Earlier this week, Pope Francis spoke to a gathering of Altar Servers in St. Peter’s Square. His words to them were very powerful and heartfelt as he discussed the beauty of drawing close to the Lord’s Altar and how that relates to God mission for our lives. Reflecting on the passage of the prophet Isaiah, wherein Isaiah is called by the Lord and he responds, “Here I am! Send me,” Pope Francis implied that God’s action and will is not impeded by our imperfections, but carried out by those who answer the call.
So many times fear clouds judgement in the hearts and minds of nearly every person. Rather than responding as Isaiah did by saying “Send me…” the response is often “Me? That can’t be. Send someone else.” When thinking about what God is calling us to, it is easy for us to think of ways that make such a calling impossible.
“Is God calling you to be a priest?”
“Me? No way. I couldn’t preach because I am not a good public speaker…I’m not sure I could give up the idea of having a family…I don’t think I am holy enough…”
These responses are common, yet are driven by fear of responding like Isaiah. At the root of those responses is the fear of surrender, a false sense of humility, and even a misunderstanding of who “I” am. It is important that we remind ourselves that God created us, fashioned us into being, and HE draws near to us, before we ever can consciously draw near to Him.
In Pope Francis’s address to the Altar Servers beautifully linked Isaiah’s experience to their lives as he exclaimed,
“Isaiah was astonished to discover that it was God who made the first move; do not forget this!
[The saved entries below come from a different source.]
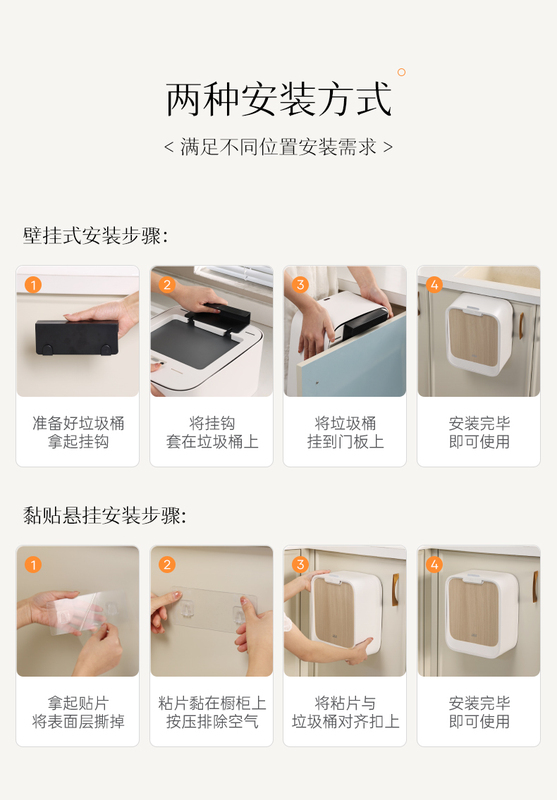 两种安装方式

< 满足不同位置安装需求 >

壁挂式安装步骤:

1
准备好垃圾桶
拿起挂钩

2
将挂钩
套在垃圾桶上

3
将垃圾桶
挂到门板上

4
安装完毕
即可使用

黏贴悬挂安装步骤:

1
拿起贴片
将表面层撕掉

2
粘片黏在橱柜上
按压排除空气

3
将粘片与
垃圾桶对齐扣上

4
安装完毕
即可使用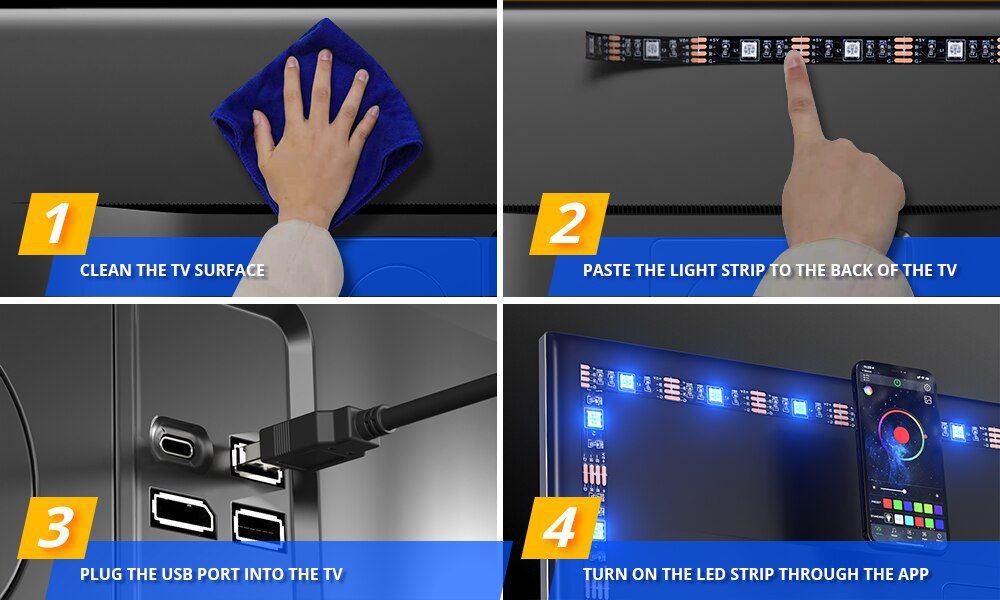 1
CLEAN THE TV SURFACE

2
PASTE THE LIGHT STRIP TO THE BACK OF THE TV

3
PLUG THE USB PORT INTO THE TV

4
TURN ON THE LED STRIP THROUGH THE APP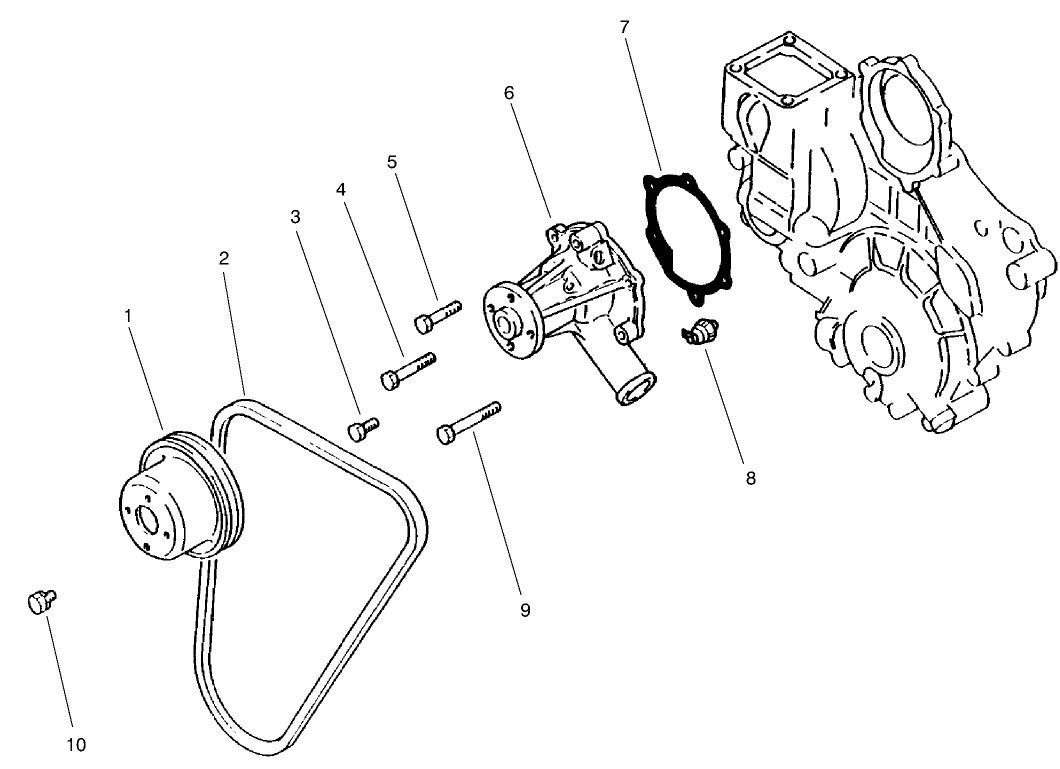 7
6
5
4
3
2
1
8
9
10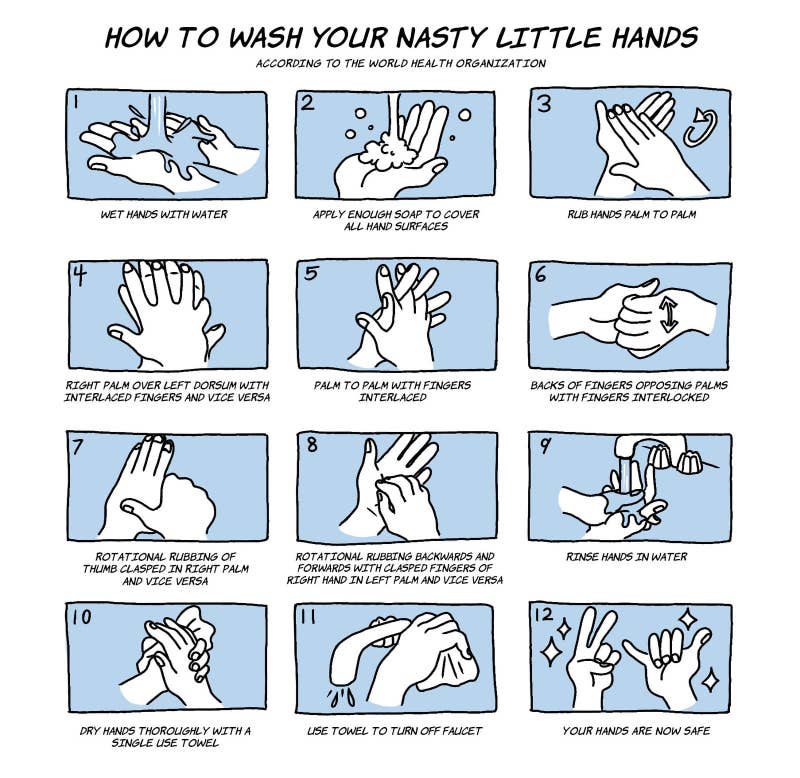 HOW TO WASH YOUR NASTY LITTLE HANDS

ACCORDING TO THE WORLD HEALTH ORGANIZATION

1
WET HANDS WITH WATER

2
APPLY ENOUGH SOAP TO COVER ALL HAND SURFACES

3
RUB HANDS PALM TO PALM

4
RIGHT PALM OVER LEFT DORSUM WITH INTERLACED FINGERS AND VICE VERSA

5
PALM TO PALM WITH FINGERS INTERLACED

6
BACKS OF FINGERS OPPOSING PALMS WITH FINGERS INTERLOCKED

7
ROTATIONAL RUBBING OF THUMB CLASPED IN RIGHT PALM AND VICE VERSA

8
ROTATIONAL RUBBING BACKWARDS AND FORWARDS WITH CLASPED FINGERS OF RIGHT HAND IN LEFT PALM AND VICE VERSA

9
RINSE HANDS IN WATER

10
DRY HANDS THOROUGHLY WITH A SINGLE USE TOWEL

11
USE TOWEL TO TURN OFF FAUCET

12
YOUR HANDS ARE NOW SAFE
It is always God who makes the first move in our life. God is the one drawing close. He noticed that God’s actions were not impeded by his imperfections; it was God’s goodness alone that enabled him to take up the mission, transforming him into a totally new person and therefore one able to respond to the call of the Lord, saying, ‘Here I am! Send me’(Is 6:8).”
God is the one who works through the priest even with his imperfections—that does not hinder God but allows Him to show His majesty and goodness. He works through every person who sincerely seeks His will and tries to live it out. As the Holy Father pointed out, it was God that enabled Isaiah to take up the mission. In the same way, God enables each individual to take up the mission He has for him or her.
As Blessed John Henry Newman points out,
“God has created me to do Him some definite service; He has committed some work to me which He has not committed to another. I have my mission…”
We each have a mission, assigned to us by God from the moment He fashioned us in our mother’s womb. He created you and me with a specific purpose. Throughout our lives, He gives us inclinations as to what that mission and purpose might be. Lovingly, he leaves the decision ultimately up to us to say, “Here I am; send me,” or “I can’t…” It is through our passions, desires, gifts, talents—through our experiences, education, and families that God calls out to each person individually, uniquely. If we let Him, if we draw close to Him and respond like Isaiah, casting fear aside and not allowing doubt of our own abilities or God’s power cloud our judgement, God will equip us to carry out that mission.